I've recently been thinking about the world of JavaScript and web applications. That's odd for me, since I know almost nothing about the web. Indeed, Jane Street's use of web technologies is quite minimal -- nearly all of our user interfaces are text based, and all told we've been pretty happy with that.

But there are real limitations to console apps, and if you need something richer that's cross-platform, the web is pretty appealing. For us it's made yet more appealing by the fact that OCaml, our language of choice, compiles into JavaScript via js_of_ocaml.

So recently, when a few people internally got interested in trying out JavaScript-based UIs, I dug in a little to try to understand the landscape, and help us figure out what approach to take.

Virtual DOM, all at once

I started by trying to understand more about the approaches taken in the wider world for building JavaScript apps. One idea the struck me as particularly interesting was virtual DOM. Virtual DOM showed up first in Facebook's React, but has since inspired other implementations, like Matt Esch's virtual-dom library, which in turn is the basis of the Mercury web framework and Elm's Html library. Other libraries have wrapped and extended React, like ClojureScript's Om framework.

To understand the appeal of virtual DOM, you first need to understand what the world looks like without it. JavaScript applications in the browser are fundamentally tied to the DOM, which is the tree of objects that reflects the structure of the HTML that the page is built from. The DOM is wired into the browser, and mutating the DOM is how you change what's shown on the screen, a necessity for a dynamic web app.

But working directly with DOM can be awkward. For one thing, it encourages you to write your display logic twice: once to create the initial state of your page, and then again for the code that updates the DOM in response to external events.

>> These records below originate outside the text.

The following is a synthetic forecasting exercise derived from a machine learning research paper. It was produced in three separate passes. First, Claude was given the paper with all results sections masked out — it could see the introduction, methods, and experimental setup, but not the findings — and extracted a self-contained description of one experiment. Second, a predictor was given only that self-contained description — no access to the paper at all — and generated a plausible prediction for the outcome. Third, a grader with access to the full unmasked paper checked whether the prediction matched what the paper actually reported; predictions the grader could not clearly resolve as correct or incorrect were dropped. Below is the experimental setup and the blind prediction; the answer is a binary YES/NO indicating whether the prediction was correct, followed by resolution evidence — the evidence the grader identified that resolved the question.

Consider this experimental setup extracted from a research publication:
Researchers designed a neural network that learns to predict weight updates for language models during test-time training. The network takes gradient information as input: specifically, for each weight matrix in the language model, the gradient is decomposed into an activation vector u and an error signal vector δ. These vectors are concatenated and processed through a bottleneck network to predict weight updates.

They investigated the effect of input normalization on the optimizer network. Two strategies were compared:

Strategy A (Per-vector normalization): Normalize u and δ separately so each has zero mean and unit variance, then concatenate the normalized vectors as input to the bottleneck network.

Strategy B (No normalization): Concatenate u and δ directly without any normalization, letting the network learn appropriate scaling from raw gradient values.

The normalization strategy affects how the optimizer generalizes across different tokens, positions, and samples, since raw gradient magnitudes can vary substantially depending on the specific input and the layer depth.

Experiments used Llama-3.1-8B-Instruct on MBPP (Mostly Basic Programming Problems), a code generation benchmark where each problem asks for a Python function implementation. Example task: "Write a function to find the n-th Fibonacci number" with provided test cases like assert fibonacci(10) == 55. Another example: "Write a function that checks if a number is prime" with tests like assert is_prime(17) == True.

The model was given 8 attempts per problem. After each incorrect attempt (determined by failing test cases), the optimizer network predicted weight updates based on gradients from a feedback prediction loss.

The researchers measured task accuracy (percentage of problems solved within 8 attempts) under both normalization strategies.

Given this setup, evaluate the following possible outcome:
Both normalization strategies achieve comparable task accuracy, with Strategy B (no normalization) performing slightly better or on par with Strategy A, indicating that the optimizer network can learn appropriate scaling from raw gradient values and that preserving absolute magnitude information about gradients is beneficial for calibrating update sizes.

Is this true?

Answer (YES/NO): NO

But it's worse than just having to write your logic twice: the second time is also trickier. That's because, for performance reasons, you need to minimize changes to the DOM, since those changes can cause expensive reflows and the like. Doing this kind of change minimization by hand can be pretty painful.

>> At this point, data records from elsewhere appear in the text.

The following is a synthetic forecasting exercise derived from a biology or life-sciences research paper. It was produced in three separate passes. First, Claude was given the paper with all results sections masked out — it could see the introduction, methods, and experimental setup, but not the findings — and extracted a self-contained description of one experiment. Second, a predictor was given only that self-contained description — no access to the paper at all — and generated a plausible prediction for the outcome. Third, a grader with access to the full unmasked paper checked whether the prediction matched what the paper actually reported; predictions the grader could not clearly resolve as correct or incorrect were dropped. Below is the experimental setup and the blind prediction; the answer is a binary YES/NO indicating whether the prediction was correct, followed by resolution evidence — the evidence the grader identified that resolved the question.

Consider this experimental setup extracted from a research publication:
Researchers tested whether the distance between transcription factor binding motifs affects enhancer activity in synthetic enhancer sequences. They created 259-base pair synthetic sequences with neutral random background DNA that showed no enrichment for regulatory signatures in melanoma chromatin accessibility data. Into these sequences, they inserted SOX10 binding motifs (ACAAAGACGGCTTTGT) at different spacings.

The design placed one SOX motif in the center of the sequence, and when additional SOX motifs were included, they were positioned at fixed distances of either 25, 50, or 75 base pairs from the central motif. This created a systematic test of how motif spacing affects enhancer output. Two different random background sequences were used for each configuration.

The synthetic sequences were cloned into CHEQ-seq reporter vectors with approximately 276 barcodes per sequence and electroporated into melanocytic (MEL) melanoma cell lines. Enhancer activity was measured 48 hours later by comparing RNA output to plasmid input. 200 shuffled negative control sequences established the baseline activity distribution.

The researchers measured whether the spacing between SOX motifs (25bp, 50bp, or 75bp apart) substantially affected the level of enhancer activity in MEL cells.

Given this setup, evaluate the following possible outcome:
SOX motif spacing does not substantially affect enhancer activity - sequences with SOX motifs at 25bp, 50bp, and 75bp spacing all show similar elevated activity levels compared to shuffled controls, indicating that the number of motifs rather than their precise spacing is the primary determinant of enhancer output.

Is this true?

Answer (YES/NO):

The goal of virtual DOM is to let you write your display logic just once, and to do so in a convenient, straight-ahead style. The idea is simple: instead of modifying the DOM directly, you create immutable trees that represent the DOM you'd like to have, a virtual DOM. Every time your state changes, you recompute the virtual DOM, and then diff the new virtual DOM against the old. The resulting patch can then be applied to the actual DOM, which minimizes changes to the DOM proper.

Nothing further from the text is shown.